Nearly 20 years since their last animated feature, The Piano Tuner of Earthquakes (2005), graced screens, twin filmmakers The Brothers Quay — Stephen and Timothy Quay — have premiered a new full-length feat at the Venice International Film Festival. Sanatorium Under the Sign of the Hourglass is a stop-motion/live-action feature inspired by the works of Jewish-Polish author and artist Bruno Schulz. The Quays’ acclaimed short Street of Crocodiles (1986) was also based on a story by Schulz.

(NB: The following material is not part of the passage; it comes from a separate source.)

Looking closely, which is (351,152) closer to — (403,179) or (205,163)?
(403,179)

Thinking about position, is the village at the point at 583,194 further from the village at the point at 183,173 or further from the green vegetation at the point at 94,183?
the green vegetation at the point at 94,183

The film is a co-production between studios in the U.K., Poland and Germany, written and directed by the Quays. Producing studios are Koninck Studios Galicia (producer Lucie Conrad) and IKH Pictures Production (Izabella Kiszka-Hoflik); co-producers are The Match Factory (handling worldwide sales) and the Adam Mickiewicz Institute; presented by the British Film Institute in association with Telewizja Polska with the support of Medienboard Berlin Brandenburg.
Synopsis: A ghostly train journey on a forgotten branch line transports a son, Jozef, visiting his dying Father in a remote Galician Sanatorium. Upon arrival Jozef finds the Sanatorium entirely moribund and run by a dubious Doctor Gotard who tells him that his father’s death, the death that has struck him in his country has not yet occurred, and that here they are always late by a certain interval of time of which the length cannot be defined. Jozef will come to realize that the Sanatorium is a floating world halfway between sleep and wakefulness and that time and events cannot be measured in any tangible form.
“In our film, the Sanatorium is one vast, mysterious realm that Józef tries to navigate and ends up submitting to,” the brothers told Variety in a new interview. “He will find his father, then lose him in a dream. Józef himself will become multiple; one will die, another will be condemned to wander endlessly the Sanatorium’s corridors and the last one will board the very same train he arrived on.”
The Quays pulled from the texts of Schulz’s Sanatorium, The Comet and The Republic of Dreams. They also sought to maintain the author’s voice by producing the film entirely in the Polish language. The cast features Tadeusz Janiszewski, Wioletta Kopańska, Andrzej Kłak, Zenaida Yanowsky and Allison Bell.
“This new feature is secretly, if not entirely, dedicated to his ‘J’: Józefina Szelińska, whom [Schulz had] been engaged to but never married,” the filmmakers share in the interview. “Beyond all his slow accumulations of stories was the inevitable ruthless end to his life in that little town of Drohobycz that he hardly ever left. That grief we hold to this day and still see in every sentence of his work.”
Schulz was murdered by a Gestapo officer in 1942 while walking through the Drohobycz Ghetto; the town is located in modern-day Ukraine.